Maybe if she told him this one small thing, it would ease the strain of keeping the rest of her locked away.
“Overcharging the people who can afford it means doing jobs for free for those who can’t, without taking food out of our mouths,” she said.
“If by some miracle the Beast doesn’t kill me, I’ll be able to help a lot of people with your money.
And if I do end up in the ground afterwards, well …
at least I’ll know Rags and Nadia will be okay without me. ”
Alderic blinked at her, as if that were the last answer he had expected.
“Why, Carnifex,” he said finally. “I hadn’t realized you were so …
altruistic.” His tone was meant to belittle her, but there was something stricken in the way he was looking at her that he couldn’t quite hide.
When he raked his fingers through his hair, his hand was trembling.
“You know, a lot of people made you out to be a coldhearted shrew, but then you go and tell me things like that, or almost get yourself killed because a mermaid dared to hurt your dog, and I…” He stopped himself.
Glared at her like she had gravely offended him. “It’s incredibly frustrating.”
“My sincerest apologies for disappointing you,” she offered, and he blew out a ragged breath that might have been a laugh. “I didn’t realize that my personality would be such a problem for you.”
“Neither did I.” He dug around in his coat pocket and tossed her a coin purse, fat and heavy in her hand. “There. Is that enough for your magic metals?”
She unclasped it and peered inside. The pouch was filled with gold coins of varying size—she could buy everything in the entire shop, and likely have plenty left over. But the wretched look on his face unnerved her, and she said, “I don’t know.
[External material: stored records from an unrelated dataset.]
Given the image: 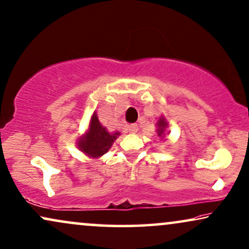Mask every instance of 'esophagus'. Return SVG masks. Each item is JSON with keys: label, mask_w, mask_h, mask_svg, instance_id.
Segmentation results:
<instances>
[{"label": "esophagus", "mask_w": 249, "mask_h": 249, "mask_svg": "<svg viewBox=\"0 0 249 249\" xmlns=\"http://www.w3.org/2000/svg\"><path fill=\"white\" fill-rule=\"evenodd\" d=\"M128 129H129V132H130V134H135V132H137L138 127L136 124H132L128 125Z\"/></svg>", "instance_id": "1"}]
</instances>
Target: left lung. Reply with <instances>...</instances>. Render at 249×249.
<instances>
[{"label":"left lung","mask_w":249,"mask_h":249,"mask_svg":"<svg viewBox=\"0 0 249 249\" xmlns=\"http://www.w3.org/2000/svg\"><path fill=\"white\" fill-rule=\"evenodd\" d=\"M167 127H168V122L166 120V118L161 115L160 119L157 122V135L161 141H163L164 137H166V128Z\"/></svg>","instance_id":"left-lung-1"}]
</instances>
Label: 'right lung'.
<instances>
[{"instance_id":"obj_1","label":"right lung","mask_w":249,"mask_h":249,"mask_svg":"<svg viewBox=\"0 0 249 249\" xmlns=\"http://www.w3.org/2000/svg\"><path fill=\"white\" fill-rule=\"evenodd\" d=\"M120 136V132H109L98 120V115L95 111L90 118L88 129L79 140L76 141L77 148L87 157L92 159H98L104 156L114 143L115 140Z\"/></svg>"}]
</instances>
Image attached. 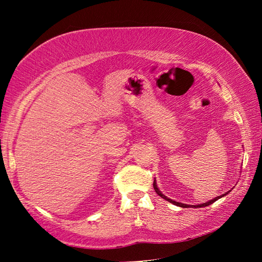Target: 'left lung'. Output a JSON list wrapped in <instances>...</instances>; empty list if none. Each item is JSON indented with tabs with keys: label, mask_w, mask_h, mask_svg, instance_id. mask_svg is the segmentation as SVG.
I'll return each mask as SVG.
<instances>
[{
	"label": "left lung",
	"mask_w": 262,
	"mask_h": 262,
	"mask_svg": "<svg viewBox=\"0 0 262 262\" xmlns=\"http://www.w3.org/2000/svg\"><path fill=\"white\" fill-rule=\"evenodd\" d=\"M154 188H155V192H156L159 196H162L163 199H165L166 201H168V202H171V203H173V205H176V206H178V207H183V208H188V207H194V208H201V207H207V206H209V205H211V203H214L215 201H217L219 200V199H221L222 196H224L225 194H223V195H221V196H216L215 199H212V200H210V201H208V202H205V203H201V205H196V206H189V205H185V203H180V202H177V201H173V200H171V199H168L167 196H165V195L164 194H162V192L161 190L158 189V187H157V184H156V180H154Z\"/></svg>",
	"instance_id": "8db88e82"
}]
</instances>
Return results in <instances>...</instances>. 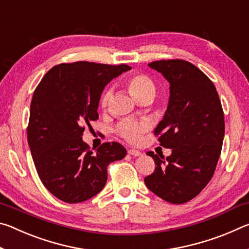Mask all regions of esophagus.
<instances>
[{
    "label": "esophagus",
    "mask_w": 249,
    "mask_h": 249,
    "mask_svg": "<svg viewBox=\"0 0 249 249\" xmlns=\"http://www.w3.org/2000/svg\"><path fill=\"white\" fill-rule=\"evenodd\" d=\"M128 154L134 156V157H138V156H142V153L140 150H136V149H129L128 150Z\"/></svg>",
    "instance_id": "1"
}]
</instances>
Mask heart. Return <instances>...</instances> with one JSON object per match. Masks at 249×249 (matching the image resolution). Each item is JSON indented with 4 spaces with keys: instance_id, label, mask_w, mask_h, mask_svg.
<instances>
[{
    "instance_id": "1",
    "label": "heart",
    "mask_w": 249,
    "mask_h": 249,
    "mask_svg": "<svg viewBox=\"0 0 249 249\" xmlns=\"http://www.w3.org/2000/svg\"><path fill=\"white\" fill-rule=\"evenodd\" d=\"M125 84L128 88L130 92L135 99L140 100L142 98H153L157 91L155 82L151 80L148 75L142 74V73H135L129 75L125 79ZM109 99V92H105L101 98V104L102 107H105L107 104ZM149 128V124L145 121L136 122L132 120H126L123 121L117 127V132L122 137L125 138L126 141L130 142H136L141 140L142 135L147 129Z\"/></svg>"
}]
</instances>
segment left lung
Returning <instances> with one entry per match:
<instances>
[{"instance_id":"1","label":"left lung","mask_w":249,"mask_h":249,"mask_svg":"<svg viewBox=\"0 0 249 249\" xmlns=\"http://www.w3.org/2000/svg\"><path fill=\"white\" fill-rule=\"evenodd\" d=\"M170 84L169 101L154 133L171 155L153 151L155 171L145 178L151 192L169 203L190 201L213 177L224 140V113L213 82L190 62L160 60L148 65Z\"/></svg>"}]
</instances>
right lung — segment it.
Instances as JSON below:
<instances>
[{
	"instance_id": "1",
	"label": "right lung",
	"mask_w": 249,
	"mask_h": 249,
	"mask_svg": "<svg viewBox=\"0 0 249 249\" xmlns=\"http://www.w3.org/2000/svg\"><path fill=\"white\" fill-rule=\"evenodd\" d=\"M130 67L78 61L53 67L31 103L28 146L47 190L67 203L87 201L104 188L107 166L123 159L119 142H104L96 153L82 141L84 125L99 119L105 86Z\"/></svg>"
}]
</instances>
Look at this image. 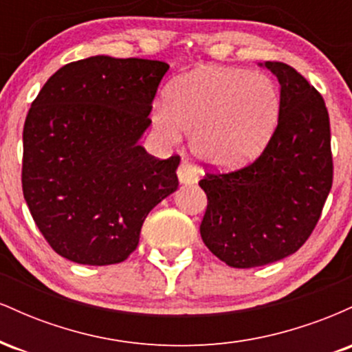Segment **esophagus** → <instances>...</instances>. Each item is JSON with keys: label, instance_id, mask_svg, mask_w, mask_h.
<instances>
[{"label": "esophagus", "instance_id": "34e87169", "mask_svg": "<svg viewBox=\"0 0 352 352\" xmlns=\"http://www.w3.org/2000/svg\"><path fill=\"white\" fill-rule=\"evenodd\" d=\"M177 175H179V182L182 185H193L199 182V175H197L193 167L187 162H182L179 170H177Z\"/></svg>", "mask_w": 352, "mask_h": 352}]
</instances>
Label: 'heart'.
<instances>
[{
  "instance_id": "b5f03b06",
  "label": "heart",
  "mask_w": 352,
  "mask_h": 352,
  "mask_svg": "<svg viewBox=\"0 0 352 352\" xmlns=\"http://www.w3.org/2000/svg\"><path fill=\"white\" fill-rule=\"evenodd\" d=\"M280 92L266 74L240 67L201 66L175 79L167 102L152 107L153 127L170 142L192 134L195 157L218 170L253 162L272 139Z\"/></svg>"
}]
</instances>
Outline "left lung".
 <instances>
[{
	"label": "left lung",
	"instance_id": "1",
	"mask_svg": "<svg viewBox=\"0 0 352 352\" xmlns=\"http://www.w3.org/2000/svg\"><path fill=\"white\" fill-rule=\"evenodd\" d=\"M280 82V117L268 145L248 167L207 173L204 243L232 268H254L301 248L333 185L329 116L321 94L296 69L260 63Z\"/></svg>",
	"mask_w": 352,
	"mask_h": 352
}]
</instances>
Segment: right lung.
<instances>
[{
  "mask_svg": "<svg viewBox=\"0 0 352 352\" xmlns=\"http://www.w3.org/2000/svg\"><path fill=\"white\" fill-rule=\"evenodd\" d=\"M168 64L99 54L60 67L23 131V193L56 253L116 265L139 245L148 212L179 188L180 157L139 144Z\"/></svg>",
  "mask_w": 352,
  "mask_h": 352,
  "instance_id": "obj_1",
  "label": "right lung"
}]
</instances>
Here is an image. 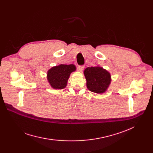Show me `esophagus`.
<instances>
[{
  "label": "esophagus",
  "mask_w": 153,
  "mask_h": 153,
  "mask_svg": "<svg viewBox=\"0 0 153 153\" xmlns=\"http://www.w3.org/2000/svg\"><path fill=\"white\" fill-rule=\"evenodd\" d=\"M84 68V66H77V70H78L79 71L82 72V71H83Z\"/></svg>",
  "instance_id": "obj_1"
}]
</instances>
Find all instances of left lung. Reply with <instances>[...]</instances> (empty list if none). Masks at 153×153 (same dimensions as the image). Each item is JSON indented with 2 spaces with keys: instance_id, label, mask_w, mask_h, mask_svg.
<instances>
[{
  "instance_id": "obj_1",
  "label": "left lung",
  "mask_w": 153,
  "mask_h": 153,
  "mask_svg": "<svg viewBox=\"0 0 153 153\" xmlns=\"http://www.w3.org/2000/svg\"><path fill=\"white\" fill-rule=\"evenodd\" d=\"M87 89L91 92L102 94L108 87L111 79L110 74L100 67L87 68L84 71Z\"/></svg>"
}]
</instances>
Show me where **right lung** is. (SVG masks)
Wrapping results in <instances>:
<instances>
[{
	"mask_svg": "<svg viewBox=\"0 0 153 153\" xmlns=\"http://www.w3.org/2000/svg\"><path fill=\"white\" fill-rule=\"evenodd\" d=\"M76 70L74 64H61L53 67L48 72L47 78L54 89H62L66 87L70 74Z\"/></svg>",
	"mask_w": 153,
	"mask_h": 153,
	"instance_id": "right-lung-1",
	"label": "right lung"
}]
</instances>
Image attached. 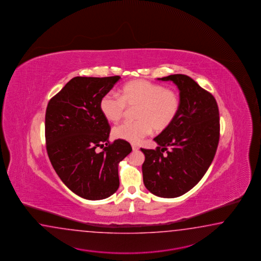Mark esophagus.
<instances>
[{
  "label": "esophagus",
  "mask_w": 261,
  "mask_h": 261,
  "mask_svg": "<svg viewBox=\"0 0 261 261\" xmlns=\"http://www.w3.org/2000/svg\"><path fill=\"white\" fill-rule=\"evenodd\" d=\"M132 149H133L134 151H138L139 148L137 146V145H132Z\"/></svg>",
  "instance_id": "34e87169"
}]
</instances>
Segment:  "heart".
<instances>
[{
	"mask_svg": "<svg viewBox=\"0 0 261 261\" xmlns=\"http://www.w3.org/2000/svg\"><path fill=\"white\" fill-rule=\"evenodd\" d=\"M179 93L165 86L144 80L129 81L114 93L105 94L99 108L103 116L110 122H119L126 115L128 110H134L133 122H125L113 129L117 139L138 143L151 133L167 130L179 113Z\"/></svg>",
	"mask_w": 261,
	"mask_h": 261,
	"instance_id": "1",
	"label": "heart"
}]
</instances>
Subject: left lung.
I'll return each mask as SVG.
<instances>
[{
    "label": "left lung",
    "instance_id": "8db88e82",
    "mask_svg": "<svg viewBox=\"0 0 261 261\" xmlns=\"http://www.w3.org/2000/svg\"><path fill=\"white\" fill-rule=\"evenodd\" d=\"M158 80L177 85L180 110L173 123L153 139L156 149H141L142 174L151 194L171 198L191 190L213 162L220 137L219 110L214 95L188 75Z\"/></svg>",
    "mask_w": 261,
    "mask_h": 261
}]
</instances>
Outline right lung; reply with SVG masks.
Here are the masks:
<instances>
[{
	"label": "right lung",
	"mask_w": 261,
	"mask_h": 261,
	"mask_svg": "<svg viewBox=\"0 0 261 261\" xmlns=\"http://www.w3.org/2000/svg\"><path fill=\"white\" fill-rule=\"evenodd\" d=\"M120 79L75 76L46 107L48 158L64 185L85 199H104L118 190L119 163L132 151L125 140L110 143V123L99 108Z\"/></svg>",
	"instance_id": "right-lung-1"
}]
</instances>
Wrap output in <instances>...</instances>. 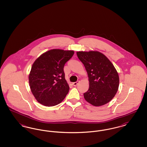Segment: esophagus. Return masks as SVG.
I'll return each mask as SVG.
<instances>
[{"instance_id": "esophagus-1", "label": "esophagus", "mask_w": 147, "mask_h": 147, "mask_svg": "<svg viewBox=\"0 0 147 147\" xmlns=\"http://www.w3.org/2000/svg\"><path fill=\"white\" fill-rule=\"evenodd\" d=\"M79 83H80V81H79V80H78V81H77L76 82H74V83H73L72 84H73V86H77V85L79 84Z\"/></svg>"}]
</instances>
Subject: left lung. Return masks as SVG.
I'll return each mask as SVG.
<instances>
[{"label":"left lung","instance_id":"obj_1","mask_svg":"<svg viewBox=\"0 0 147 147\" xmlns=\"http://www.w3.org/2000/svg\"><path fill=\"white\" fill-rule=\"evenodd\" d=\"M77 55L89 78V87L84 94L85 100L94 106L109 102L118 90L119 82V74L113 64L98 51H78Z\"/></svg>","mask_w":147,"mask_h":147}]
</instances>
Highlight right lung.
I'll return each mask as SVG.
<instances>
[{
    "instance_id": "add662e5",
    "label": "right lung",
    "mask_w": 147,
    "mask_h": 147,
    "mask_svg": "<svg viewBox=\"0 0 147 147\" xmlns=\"http://www.w3.org/2000/svg\"><path fill=\"white\" fill-rule=\"evenodd\" d=\"M74 53V51L51 49L35 60L28 75V81L31 91L39 103L53 106L65 98L69 86L63 68Z\"/></svg>"
}]
</instances>
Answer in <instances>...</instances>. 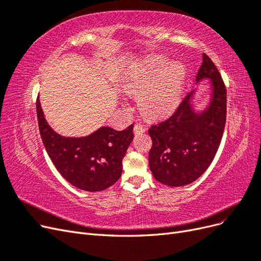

You’d better come with me, just in case.”
Now he did laugh, but it was entirely without humor, as if he knew what she was doing and resented her for thinking he would fall for it. “I have business of my own to attend to tomorrow,” he said. “So you’ll just have to make do with what I gave you.”
“What business?”
“Drinking myself into oblivion.”
Sometimes his honesty was harder to bear than an obvious lie would have been. At least she could convince herself not to worry about him, if he lied. “And why is that on your schedule?”
“So that I can pretend the alcohol is the reason I can’t think of a single happy memory. So that I can get the image of you bleeding to death out of my head. So that I can forget to hate myself, for a little while.” He retreated into his room. “Good night, Carnifex.”
Before she could think of something to say, he shut the connecting door.
Lyssa stared at the stag carved into her side of it, trying to shake the unease that clouded her heart, trying to shake the feeling that she should under no circumstances let Alderic out of her sight tonight—or ever.
But he wanted the Beast dead as much as she did. He knew Lyssa needed him in order to complete the sword and find the creature’s lair. She was fairly certain he wouldn’t do anything to jeopardize their task, no matter how morose he got.
And after? her inner voice needled her. When you’re rotting in the ground beside your brother at long last, and Alderic has another victim to mourn? One he feels responsible for? What of him then?
The fear that took hold of her was so intense it scared her, and she shoved the thought away, as deep down as she could. She had never allowed herself to dwell on what she would be leaving behind, and she wasn’t about to start now.
The only thing that matters is revenge.
Maybe if she kept telling herself that, it would feel as true as it used to.